» **EXERCISE**:
In the records below, find each line that holds "States" and return it.

» **MATERIAL TO PROCESS**:
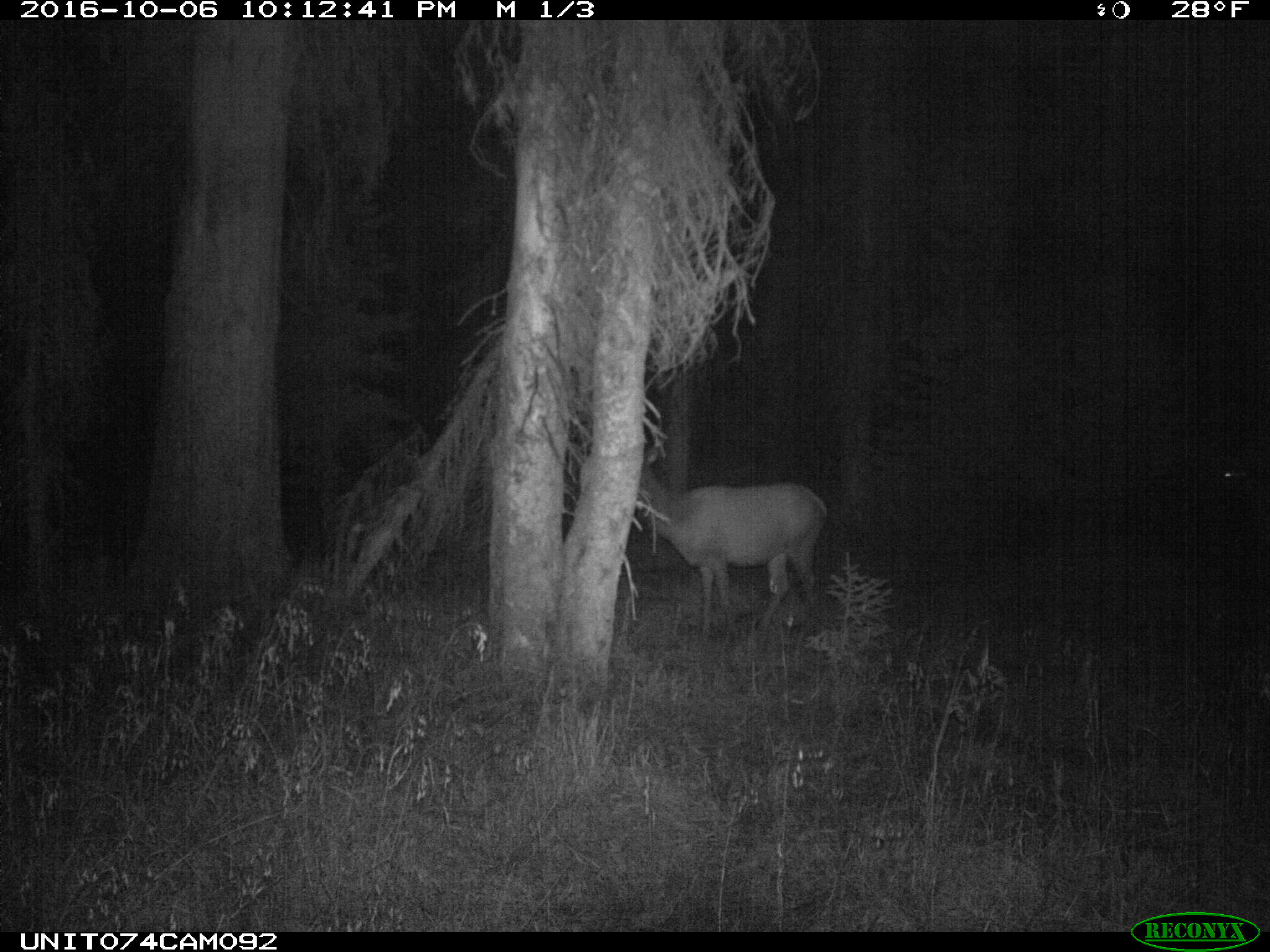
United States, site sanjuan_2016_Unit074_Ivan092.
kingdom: Animalia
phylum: Chordata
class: Mammalia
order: Artiodactyla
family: Cervidae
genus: Cervus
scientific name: Cervus elaphus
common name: red deer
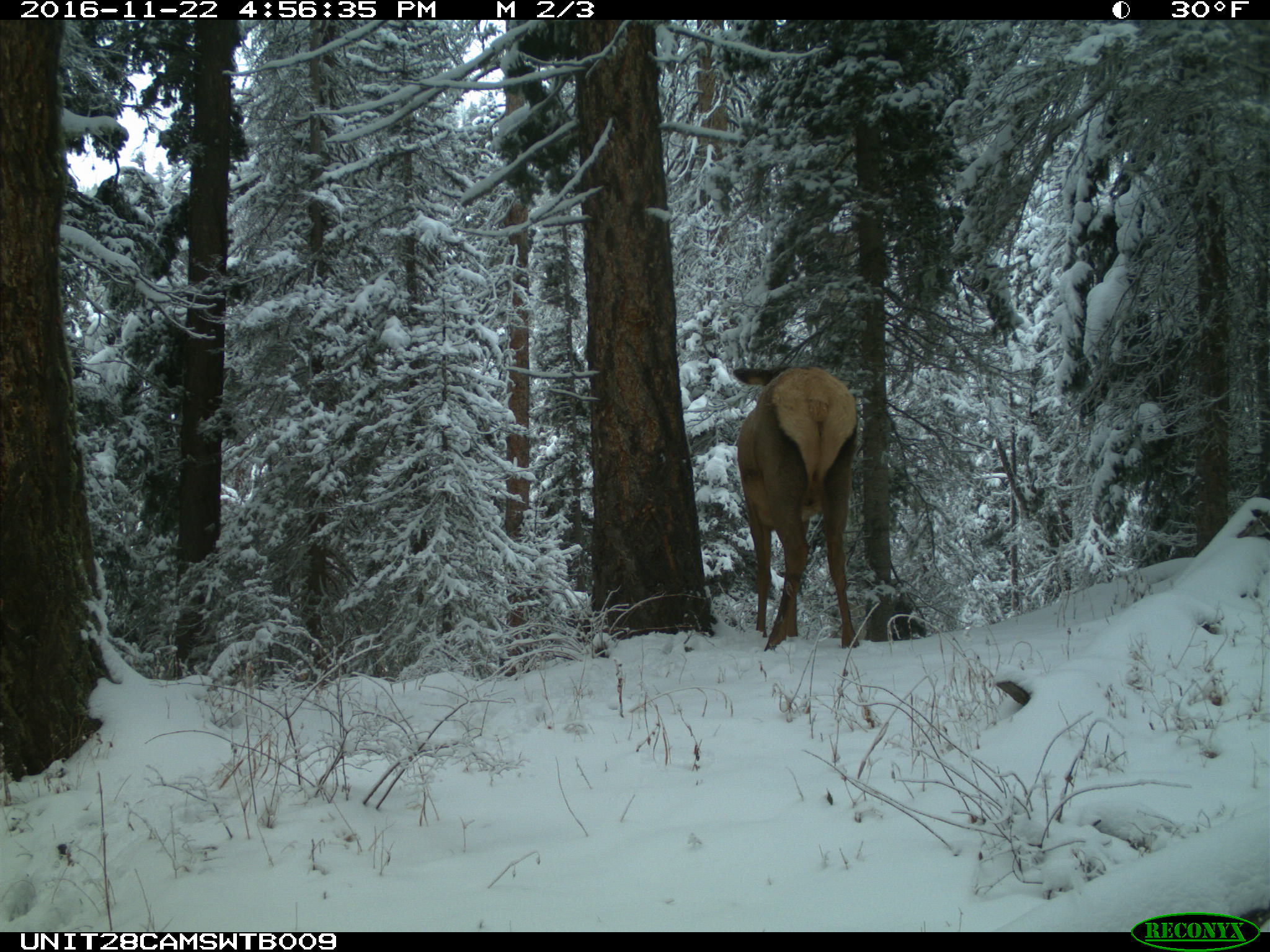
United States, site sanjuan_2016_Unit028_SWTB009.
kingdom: Animalia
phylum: Chordata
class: Mammalia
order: Artiodactyla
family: Cervidae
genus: Cervus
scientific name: Cervus elaphus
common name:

» **ANSWER BELOW**:
United States, site sanjuan_2016_Unit074_Ivan092.
United States, site sanjuan_2016_Unit028_SWTB009.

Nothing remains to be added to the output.